Si les banques centrales commencent ainsi à resserrer la vis monétaire, il n’en reste pas moins que les conditions de financement restent très accommodantes. Le début de la phase de « tapering » ne signifie pas pour autant que nous sommes entrés dans une phase de relèvement des taux directeurs. Cette dissociation entre le « tapering » et la hausse des taux courts protège les investisseurs d’un emballement sur les taux longs et nous conduit à rester confiant pour les marchés actions au cours des prochaines semaines en privilégiant les valeurs à fort « pricing power ». En cette période de regain de l’inflation, marquée par une pression à la hausse sur les bas salaires, la création de valeur se niche en effet davantage, selon nous, dans les entreprises capables d’innover et de maintenir des prix élevés.
En Chine, la multiplication des mesures coercitives envers les grandes entreprises de technologie illustre la volonté de reprise en main des pouvoirs publics avec l’objectif de mieux piloter la croissance et de réduire les inégalités grandissantes au sein de la société chinoise car celles-ci finissent par constituer un problème politique majeur.
Si la décote actuelle des actions chinoises est justifiée par ce regain de pression réglementaire des autorités chinoises, nous restons positifs sur cette zone. L’émergence de la classe moyenne chinoise est riche d’opportunités pour les investisseurs, à condition d’éviter les secteurs encore peu réglementés ou en situation de monopole. Les investisseurs doivent également prendre en compte la hausse de la volatilité qui devrait rester forte.
Une micro-économie en soutien
Les investisseurs, inquiets des pénuries et de l’envolée des prix de l’énergie, attendaient avec anxiété les publications des résultats du troisième trimestre, ainsi que les perspectives pour 2022. Les résultats ont été au rendez-vous, confirmant une dynamique excellente sur les secteurs qui nous mettons le plus en avant dans la digitalisation (Digital, Semi-conducteurs) et même parmi les valeurs vertes, malgré les problèmes d’approvisionnement.

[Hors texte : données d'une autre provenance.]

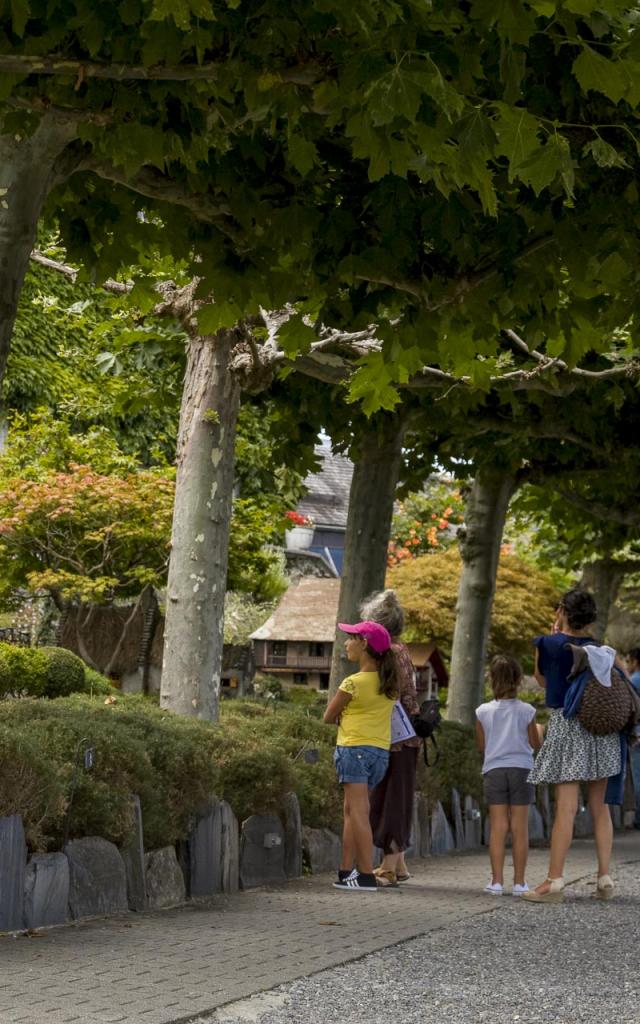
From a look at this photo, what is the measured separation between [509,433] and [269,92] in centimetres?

Le secteur de la santé reste également toujours dynamique avec une pandémie qui se transforme au gré des solutions trouvées (vaccins, antiviraux) mais qui continuera à créer une forte demande pour les acteurs de la santé et du diagnostic en particulier. Si l’euphorie est souvent mauvaise conseillère, et les marchés sans doute très optimistes, dans la dynamique de croissance actuelle, les records sont faits pour être battus, et la dynamique positive des valeurs de croissance devrait se poursuivre au cours des trimestres à venir.